Trecho para leitura >>

O sufoco desse momento caótico não é fortuito. Nós o causamos, apáticos, por falta de responsabilidade.
Tudo começou quando deixamos de conversar sobre política, religião e futebol (deixamos porque nos abstivemos ou por medo do desconforto?). Escapamos das conversas sobre a santíssima trindade do tabu para não estragar o jantar em família, o churrasco com os amigos, a roda de cerveja, o intervalo das aulas ou a viagem. Fugimos da responsabilidade para não profanarmos a santidade dos momentos de descontração nem a pureza da despreocupação. Não valia à pena arriscar a paz do paraíso, afinal preocupação é coisa para se ter no trabalho.
Assuntos proibidos; mais reprimidos do que o sexo – até porque sexo é, direta ou indiretamente, o assunto: seja na piada ou na insinuação velada. Sexo só é tabu quando fica submerso num dos subtópicos da trindade, geralmente sob a política ou a religião, ou seja, sexo política ou moralmente correto. Mas aí já não se trata mais de sexo.

Linhas extraídas de uma coleção >>
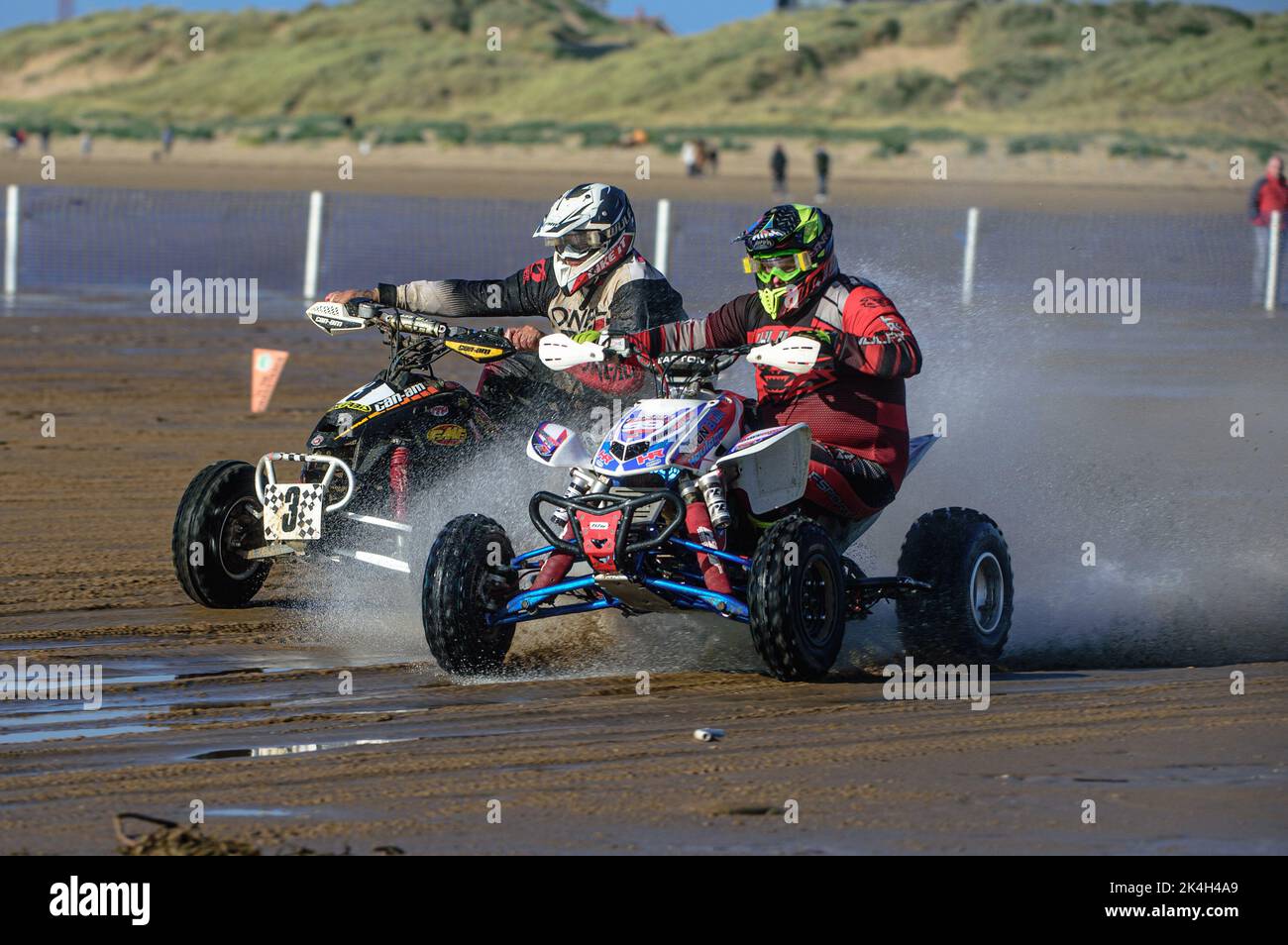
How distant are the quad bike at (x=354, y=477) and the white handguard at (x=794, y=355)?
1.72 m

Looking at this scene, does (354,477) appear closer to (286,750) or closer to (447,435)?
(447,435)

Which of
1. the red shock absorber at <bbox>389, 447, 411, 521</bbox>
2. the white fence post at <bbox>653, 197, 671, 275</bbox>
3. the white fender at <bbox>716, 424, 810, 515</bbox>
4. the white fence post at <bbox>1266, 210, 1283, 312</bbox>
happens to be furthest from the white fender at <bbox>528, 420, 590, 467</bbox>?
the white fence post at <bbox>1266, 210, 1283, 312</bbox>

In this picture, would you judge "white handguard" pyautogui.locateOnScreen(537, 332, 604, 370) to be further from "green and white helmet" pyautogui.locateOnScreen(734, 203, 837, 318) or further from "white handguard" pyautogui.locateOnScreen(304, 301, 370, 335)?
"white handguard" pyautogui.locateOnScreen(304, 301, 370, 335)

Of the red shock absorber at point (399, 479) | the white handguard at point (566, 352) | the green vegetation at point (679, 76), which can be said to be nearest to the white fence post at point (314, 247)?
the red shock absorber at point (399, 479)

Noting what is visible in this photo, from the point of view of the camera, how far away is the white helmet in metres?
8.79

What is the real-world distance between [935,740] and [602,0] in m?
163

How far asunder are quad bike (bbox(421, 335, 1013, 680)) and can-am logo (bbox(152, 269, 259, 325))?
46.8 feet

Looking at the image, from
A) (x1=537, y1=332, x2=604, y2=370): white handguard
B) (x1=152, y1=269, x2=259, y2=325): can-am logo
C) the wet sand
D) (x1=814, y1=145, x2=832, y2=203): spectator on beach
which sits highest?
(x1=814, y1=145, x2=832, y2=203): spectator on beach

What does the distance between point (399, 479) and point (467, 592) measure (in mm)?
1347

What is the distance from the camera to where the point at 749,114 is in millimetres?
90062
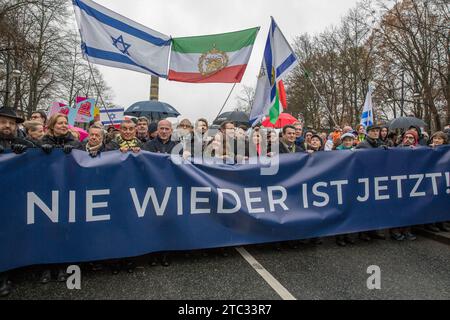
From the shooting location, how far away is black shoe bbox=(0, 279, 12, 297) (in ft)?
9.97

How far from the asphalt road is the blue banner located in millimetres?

Item da tarefa >> Prossiga o trecho sobre os assuntos tabu a partir da última frase apresentada. As linhas constituem material independente do trecho sobre os assuntos tabu.

Resposta esperada >>
Mas será que, realmente, não falamos sobre política, religião e futebol? Na grande maioria das situações, não! Falamos de uma determinada moral religiosa (geralmente cristã), falamos de equipes e jogadores e falamos sobre partidarização – quando muito. Não falamos sobre política, religião e futebol porque nos afundamos em tantos pormenores opinativos que os ânimos já ficam inflamados mesmo longe do centro do problema. Atarefados com os detalhes o único objetivo é "vencer" a discussão (o que é o mesmo que dizer que achamos que deixamos os outros sem argumentos, quando na verdade a pessoa simplesmente não recorda de um fato útil para aquela situação – nunca discutimos, de fato, argumentos).
Nunca falamos, de fato, sobre fé, sobre Estado, sobre princípios nem sobre o espaço do esporte nas nossas vidas coletivas. Na maioria das vezes apenas tricotamos sem nos darmos conta de que mais importante do que tricotar é escolher os pontos do tricô. Mas nunca discutimos os pontos, pelo contrário, nem chegamos lá porque as objeções chegam na frente: "Ih, já começaram a filosofar!"; "Ai, que papo chato"; ou, nos círculos mais cultos: "Lá vem o papo 'metafísico'".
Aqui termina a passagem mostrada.